O representante do Unicef na Ucrânia, Munir Mammadzade, descreveu Kherson como um cenário de sobrevivência, com redes anti-drones cobrindo áreas urbanas e a rotina diária das crianças adaptando-se a um novo normal repleto de insegurança. Ele mencionou o caso de Kateryna, que teve que fugir para o corredor de sua casa com seus filhos durante um ataque que deixou Daria, de 16 anos, e Artem, de 8 anos, feridos, além de precisar de cirurgia.
A agência também alertou que o deslocamento forçado se tornou um fenômeno comum, com um em cada três adolescentes entre 15 e 19 anos movendo-se pelo menos duas vezes devido à insegurança. Além disso, o cenário se torna ainda mais preocupante à medida que os ataques em diversas partes do território aumentam.

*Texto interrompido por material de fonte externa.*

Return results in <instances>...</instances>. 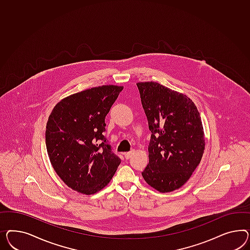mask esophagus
<instances>
[{
	"instance_id": "obj_1",
	"label": "esophagus",
	"mask_w": 250,
	"mask_h": 250,
	"mask_svg": "<svg viewBox=\"0 0 250 250\" xmlns=\"http://www.w3.org/2000/svg\"><path fill=\"white\" fill-rule=\"evenodd\" d=\"M135 154V150H132V151H130V152H127V153H125V157L126 158V159H129V158H131L132 157V155Z\"/></svg>"
}]
</instances>
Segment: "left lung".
<instances>
[{"instance_id": "8db88e82", "label": "left lung", "mask_w": 250, "mask_h": 250, "mask_svg": "<svg viewBox=\"0 0 250 250\" xmlns=\"http://www.w3.org/2000/svg\"><path fill=\"white\" fill-rule=\"evenodd\" d=\"M136 85L152 133L143 177L161 193L180 188L199 165L205 150L199 112L187 95L158 83Z\"/></svg>"}]
</instances>
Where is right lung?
I'll use <instances>...</instances> for the list:
<instances>
[{"instance_id":"add662e5","label":"right lung","mask_w":250,"mask_h":250,"mask_svg":"<svg viewBox=\"0 0 250 250\" xmlns=\"http://www.w3.org/2000/svg\"><path fill=\"white\" fill-rule=\"evenodd\" d=\"M123 88L102 85L69 95L48 118L50 162L64 184L79 193L92 195L104 188L121 163L104 132L105 116Z\"/></svg>"}]
</instances>
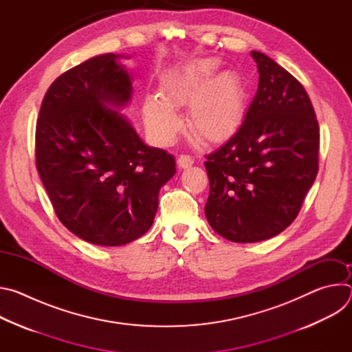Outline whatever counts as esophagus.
Masks as SVG:
<instances>
[{"mask_svg":"<svg viewBox=\"0 0 352 352\" xmlns=\"http://www.w3.org/2000/svg\"><path fill=\"white\" fill-rule=\"evenodd\" d=\"M177 163H178V166H179L181 168H188V167H190V166L193 164V159H192L190 156H188V155H181V156L178 157Z\"/></svg>","mask_w":352,"mask_h":352,"instance_id":"34e87169","label":"esophagus"}]
</instances>
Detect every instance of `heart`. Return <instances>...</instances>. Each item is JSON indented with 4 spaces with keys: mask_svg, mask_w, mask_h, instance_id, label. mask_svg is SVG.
<instances>
[{
    "mask_svg": "<svg viewBox=\"0 0 352 352\" xmlns=\"http://www.w3.org/2000/svg\"><path fill=\"white\" fill-rule=\"evenodd\" d=\"M219 58H200L168 71L160 82V96L143 100L144 124L160 143H170L181 128L175 111L188 104L189 126L208 140H220L239 125L246 107V89L235 71H220Z\"/></svg>",
    "mask_w": 352,
    "mask_h": 352,
    "instance_id": "obj_1",
    "label": "heart"
}]
</instances>
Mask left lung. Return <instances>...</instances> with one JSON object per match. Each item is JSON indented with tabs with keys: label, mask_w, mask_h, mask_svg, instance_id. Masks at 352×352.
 <instances>
[{
	"label": "left lung",
	"mask_w": 352,
	"mask_h": 352,
	"mask_svg": "<svg viewBox=\"0 0 352 352\" xmlns=\"http://www.w3.org/2000/svg\"><path fill=\"white\" fill-rule=\"evenodd\" d=\"M258 91L242 125L206 156L210 227L232 242H259L298 216L319 170V124L311 98L288 71L252 52Z\"/></svg>",
	"instance_id": "left-lung-1"
}]
</instances>
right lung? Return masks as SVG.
I'll return each instance as SVG.
<instances>
[{"label": "right lung", "instance_id": "add662e5", "mask_svg": "<svg viewBox=\"0 0 352 352\" xmlns=\"http://www.w3.org/2000/svg\"><path fill=\"white\" fill-rule=\"evenodd\" d=\"M103 54L60 75L48 87L36 124V167L60 221L76 236L118 246L152 227L159 190L175 159L147 146L118 111L132 78Z\"/></svg>", "mask_w": 352, "mask_h": 352}]
</instances>
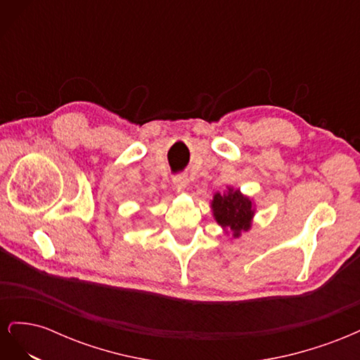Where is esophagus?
<instances>
[{"instance_id":"34e87169","label":"esophagus","mask_w":360,"mask_h":360,"mask_svg":"<svg viewBox=\"0 0 360 360\" xmlns=\"http://www.w3.org/2000/svg\"><path fill=\"white\" fill-rule=\"evenodd\" d=\"M172 183L176 184V186L179 188V189H184L188 186V177L184 176V174H177V176H174L172 177Z\"/></svg>"}]
</instances>
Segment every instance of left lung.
I'll list each match as a JSON object with an SVG mask.
<instances>
[{
    "instance_id": "obj_1",
    "label": "left lung",
    "mask_w": 360,
    "mask_h": 360,
    "mask_svg": "<svg viewBox=\"0 0 360 360\" xmlns=\"http://www.w3.org/2000/svg\"><path fill=\"white\" fill-rule=\"evenodd\" d=\"M212 209L216 222L225 230L233 231L234 237L250 228V221L254 217L252 201L243 197L238 189L230 188L226 193H214Z\"/></svg>"
}]
</instances>
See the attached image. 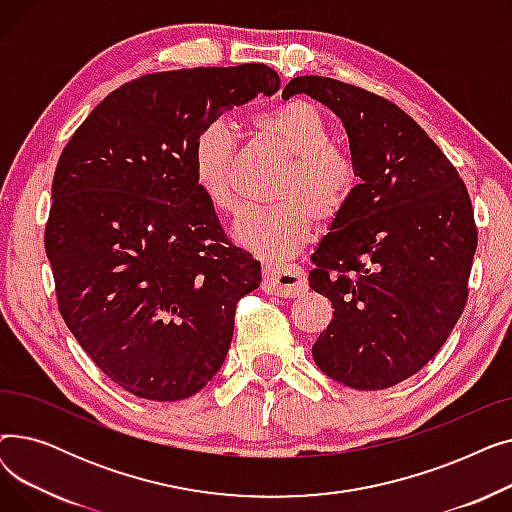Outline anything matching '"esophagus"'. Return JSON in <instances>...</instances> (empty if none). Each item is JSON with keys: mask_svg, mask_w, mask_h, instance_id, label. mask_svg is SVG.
I'll return each mask as SVG.
<instances>
[{"mask_svg": "<svg viewBox=\"0 0 512 512\" xmlns=\"http://www.w3.org/2000/svg\"><path fill=\"white\" fill-rule=\"evenodd\" d=\"M263 290L276 294V297L294 299L307 290V276L305 270L297 265H284V267H263Z\"/></svg>", "mask_w": 512, "mask_h": 512, "instance_id": "esophagus-1", "label": "esophagus"}]
</instances>
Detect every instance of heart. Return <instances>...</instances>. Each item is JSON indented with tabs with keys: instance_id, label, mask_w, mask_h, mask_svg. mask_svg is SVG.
I'll return each mask as SVG.
<instances>
[{
	"instance_id": "b5f03b06",
	"label": "heart",
	"mask_w": 512,
	"mask_h": 512,
	"mask_svg": "<svg viewBox=\"0 0 512 512\" xmlns=\"http://www.w3.org/2000/svg\"><path fill=\"white\" fill-rule=\"evenodd\" d=\"M251 126L259 143L292 161L276 191L282 203L249 207L236 220L232 236L257 257L282 261L311 236L313 215L319 222H330L344 209L357 186V170L351 157L330 145L324 114L305 99L270 107L257 114ZM193 172L215 209H236V141L226 122L215 120L199 130Z\"/></svg>"
}]
</instances>
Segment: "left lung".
Returning a JSON list of instances; mask_svg holds the SVG:
<instances>
[{
  "label": "left lung",
  "mask_w": 512,
  "mask_h": 512,
  "mask_svg": "<svg viewBox=\"0 0 512 512\" xmlns=\"http://www.w3.org/2000/svg\"><path fill=\"white\" fill-rule=\"evenodd\" d=\"M292 95L342 120L361 178L311 257L309 286L334 305L313 361L348 388L384 390L432 361L465 309L477 249L467 186L392 101L324 76L292 78Z\"/></svg>",
  "instance_id": "obj_1"
}]
</instances>
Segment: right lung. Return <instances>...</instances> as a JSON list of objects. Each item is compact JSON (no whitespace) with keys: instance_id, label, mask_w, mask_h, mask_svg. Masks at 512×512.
Masks as SVG:
<instances>
[{"instance_id":"obj_1","label":"right lung","mask_w":512,"mask_h":512,"mask_svg":"<svg viewBox=\"0 0 512 512\" xmlns=\"http://www.w3.org/2000/svg\"><path fill=\"white\" fill-rule=\"evenodd\" d=\"M278 89L265 64L145 74L107 95L60 155L45 228L60 313L134 396L188 398L226 361L261 263L228 242L195 180L193 143Z\"/></svg>"}]
</instances>
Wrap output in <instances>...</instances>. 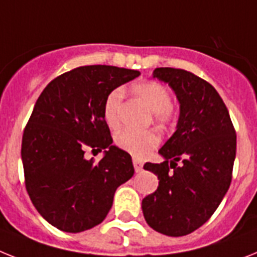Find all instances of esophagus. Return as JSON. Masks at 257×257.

Os dados revelam que, desde o início da guerra em fevereiro de 2022, mais de 3.200 crianças perderam a vida ou ficaram feridas. O impacto na educação é igualmente alarmante, com mais de 1.700 escolas danificadas ou destruídas, obrigando um em cada três alunos a perder o acesso regular às aulas. As recentes investidas contra a infraestrutura energética deixaram milhões de famílias sem aquecimento, eletricidade e água, aumentando o risco de doenças respiratórias, especialmente entre os mais jovens.
O Unicef destacou o aumento da pressão sobre a saúde mental das crianças e adolescentes, que enfrentam um contínuo estado de estresse e angustiante incerteza sobre o futuro. Um em cada quatro jovens expressa perda de esperança em permanecer na Ucrânia. Neste contexto, a diretora regional do Unicef, Regina De Dominicis, enfatizou a necessidade urgente de garantir a proteção das crianças e respeitar as normas internacionais humanitárias.